The case of the day, courtesy of Peter Bert of Taylor Wessing, is In re Frau R (German Fed. Constitutional Ct. 2015). Yes, I know that’s not the proper form for citing German cases, but it will have to do. Frau R., a Romanian national, sued a Romanian widow for a share of her dead husband’s estate on the grounds that the widow and her husband had adopted her. The widow denied the adoption, and so Frau R. sought recognition, in Germany, of the Romanian adoption. The lower court that heard the case failed to request the record of the adoption from the Romanian court under Council Regulation (EC) No 1206/2001, the EU regulation on judicial assistance, even though Frau R. had presented a letter from the Romanian authorities indicating that they would be receptive to a request from the German court. On appeal, the Federal Constitutional Court held that the lower court had violated Frau R.’s constitutional right to effective judicial protection.

Peter has a good explanation of the case at Dispute Resolution Germany, his excellent blog.

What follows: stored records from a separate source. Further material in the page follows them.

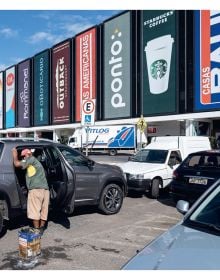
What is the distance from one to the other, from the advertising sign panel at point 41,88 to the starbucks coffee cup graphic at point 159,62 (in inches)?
837

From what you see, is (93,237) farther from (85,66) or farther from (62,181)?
(85,66)

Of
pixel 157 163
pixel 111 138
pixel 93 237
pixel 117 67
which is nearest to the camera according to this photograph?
pixel 93 237

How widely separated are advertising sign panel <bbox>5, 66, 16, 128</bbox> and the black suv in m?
62.9

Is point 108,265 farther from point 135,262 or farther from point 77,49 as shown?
point 77,49

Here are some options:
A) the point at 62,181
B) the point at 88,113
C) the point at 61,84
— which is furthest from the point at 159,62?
the point at 62,181

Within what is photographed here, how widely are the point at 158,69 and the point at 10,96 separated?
3672 cm

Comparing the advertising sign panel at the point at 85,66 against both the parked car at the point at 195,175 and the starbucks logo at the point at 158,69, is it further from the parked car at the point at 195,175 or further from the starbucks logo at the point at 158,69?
the parked car at the point at 195,175

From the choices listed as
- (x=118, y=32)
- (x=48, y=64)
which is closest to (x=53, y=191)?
(x=118, y=32)

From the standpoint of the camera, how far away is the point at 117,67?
46125 millimetres

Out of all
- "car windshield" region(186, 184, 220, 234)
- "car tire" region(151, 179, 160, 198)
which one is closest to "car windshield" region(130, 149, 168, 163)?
"car tire" region(151, 179, 160, 198)

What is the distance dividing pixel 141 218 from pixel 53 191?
2.24m

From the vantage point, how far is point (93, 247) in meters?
6.18

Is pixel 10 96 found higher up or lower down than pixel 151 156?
higher up

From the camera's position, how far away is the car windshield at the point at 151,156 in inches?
485
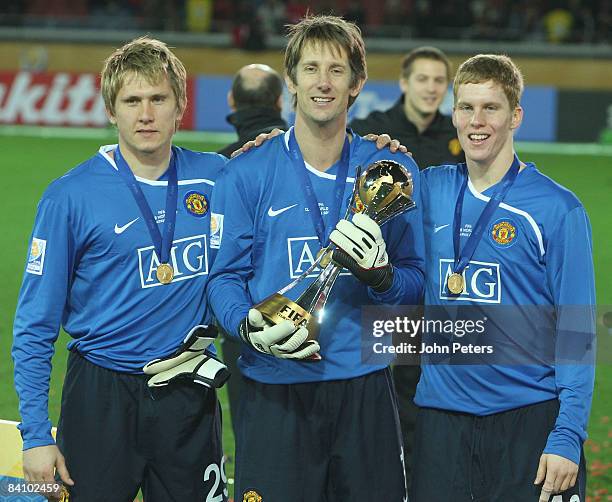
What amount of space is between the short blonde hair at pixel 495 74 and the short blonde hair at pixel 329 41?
37cm

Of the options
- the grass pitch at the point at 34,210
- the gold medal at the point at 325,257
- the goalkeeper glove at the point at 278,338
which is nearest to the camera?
the goalkeeper glove at the point at 278,338

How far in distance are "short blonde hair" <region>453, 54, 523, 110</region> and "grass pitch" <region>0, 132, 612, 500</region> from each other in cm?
211

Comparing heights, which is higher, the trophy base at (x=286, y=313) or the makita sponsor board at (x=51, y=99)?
the makita sponsor board at (x=51, y=99)

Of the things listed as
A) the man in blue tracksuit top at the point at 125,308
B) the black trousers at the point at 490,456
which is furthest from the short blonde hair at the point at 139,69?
the black trousers at the point at 490,456

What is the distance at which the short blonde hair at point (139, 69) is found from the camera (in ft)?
12.3

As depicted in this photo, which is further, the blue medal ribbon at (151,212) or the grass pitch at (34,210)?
the grass pitch at (34,210)

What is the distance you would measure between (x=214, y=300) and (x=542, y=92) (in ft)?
52.8

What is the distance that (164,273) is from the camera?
12.2 ft

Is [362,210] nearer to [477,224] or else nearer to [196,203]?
[477,224]

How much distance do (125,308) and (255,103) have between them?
2620mm

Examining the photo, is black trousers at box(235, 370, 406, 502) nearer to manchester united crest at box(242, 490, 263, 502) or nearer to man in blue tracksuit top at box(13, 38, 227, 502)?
manchester united crest at box(242, 490, 263, 502)

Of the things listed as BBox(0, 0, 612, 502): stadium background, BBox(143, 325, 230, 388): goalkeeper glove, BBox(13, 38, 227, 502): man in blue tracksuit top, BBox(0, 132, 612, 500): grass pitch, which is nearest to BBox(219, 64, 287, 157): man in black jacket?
BBox(0, 132, 612, 500): grass pitch

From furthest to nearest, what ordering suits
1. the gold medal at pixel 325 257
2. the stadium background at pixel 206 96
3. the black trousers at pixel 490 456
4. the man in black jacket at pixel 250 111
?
1. the stadium background at pixel 206 96
2. the man in black jacket at pixel 250 111
3. the black trousers at pixel 490 456
4. the gold medal at pixel 325 257

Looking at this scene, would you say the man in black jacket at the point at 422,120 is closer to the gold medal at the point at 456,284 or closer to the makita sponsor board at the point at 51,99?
the gold medal at the point at 456,284
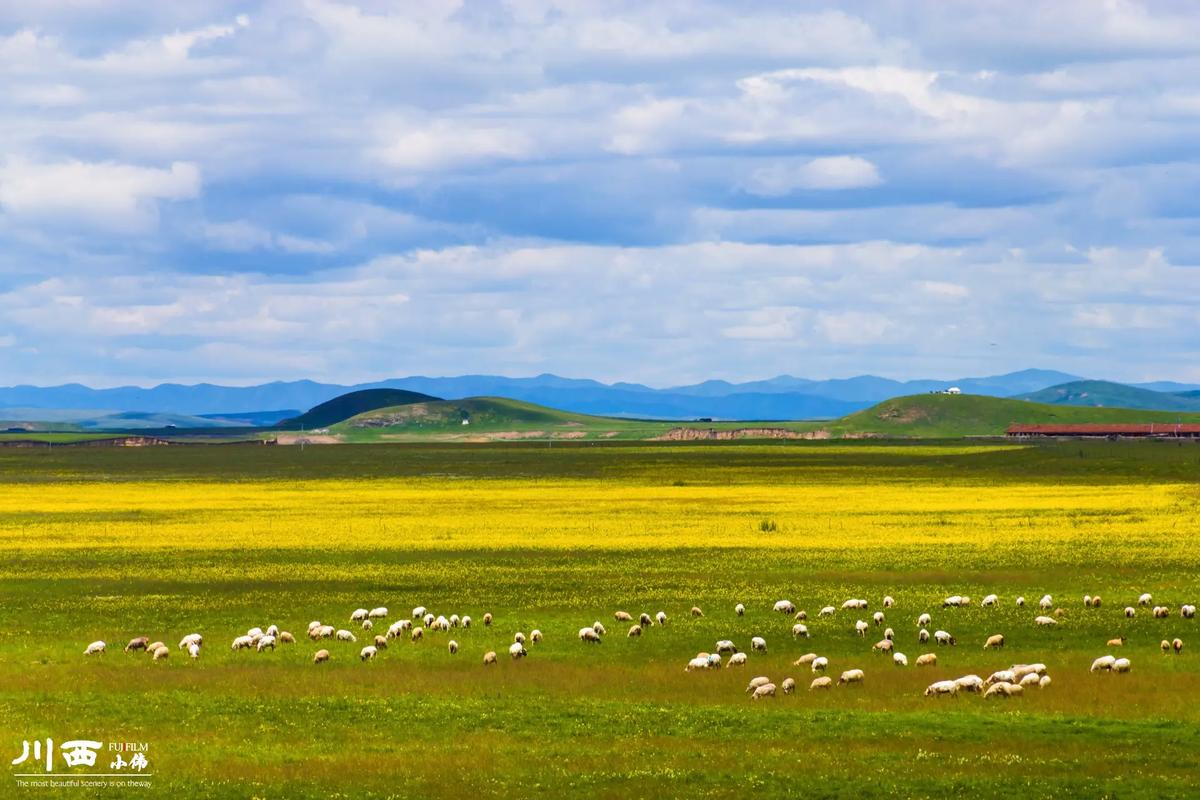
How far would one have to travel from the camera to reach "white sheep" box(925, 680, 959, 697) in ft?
102

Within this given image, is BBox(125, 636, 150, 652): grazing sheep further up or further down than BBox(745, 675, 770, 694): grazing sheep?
further up

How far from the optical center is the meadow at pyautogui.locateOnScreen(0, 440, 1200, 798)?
25.9 metres

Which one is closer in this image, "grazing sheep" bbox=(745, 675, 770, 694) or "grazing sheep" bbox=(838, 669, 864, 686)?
"grazing sheep" bbox=(745, 675, 770, 694)

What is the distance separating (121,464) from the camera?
17900cm

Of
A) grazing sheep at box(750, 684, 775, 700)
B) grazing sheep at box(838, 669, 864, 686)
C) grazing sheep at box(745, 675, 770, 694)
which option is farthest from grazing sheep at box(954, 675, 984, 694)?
grazing sheep at box(745, 675, 770, 694)

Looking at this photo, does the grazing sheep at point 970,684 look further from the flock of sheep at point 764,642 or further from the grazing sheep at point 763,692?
the grazing sheep at point 763,692

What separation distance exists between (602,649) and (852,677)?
786 centimetres

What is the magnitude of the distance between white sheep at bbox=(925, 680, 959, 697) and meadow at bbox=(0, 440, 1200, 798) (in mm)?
369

I have little to add about the case itself, though I think it is an excellent illustration of the civilian way of looking at things. In Germany it is the court’s obligation to obtain the relevant evidence, and so when the court fails to do so, the litigant is deprived of her constitutional right to the protection of the courts, because it is the court that has failed. Things are different in the common law world, where in general the burden of obtaining the relevant evidence falls on the party. In his post, Peter points out that the court’s burden to obtain evidence is especially heavy in family law cases and perhaps less heavy in civil or commercial cases, but he nevertheless expects that the same outcome could obtain in cases where, for example, the court fails to make a request under the Hague Evidence Convention on the motion of a party. That is an almost inconceivable result, at least in constitutional terms, in the United States, where we do not think there is a constitutional right to pretrial discovery. So there is no small irony in this result.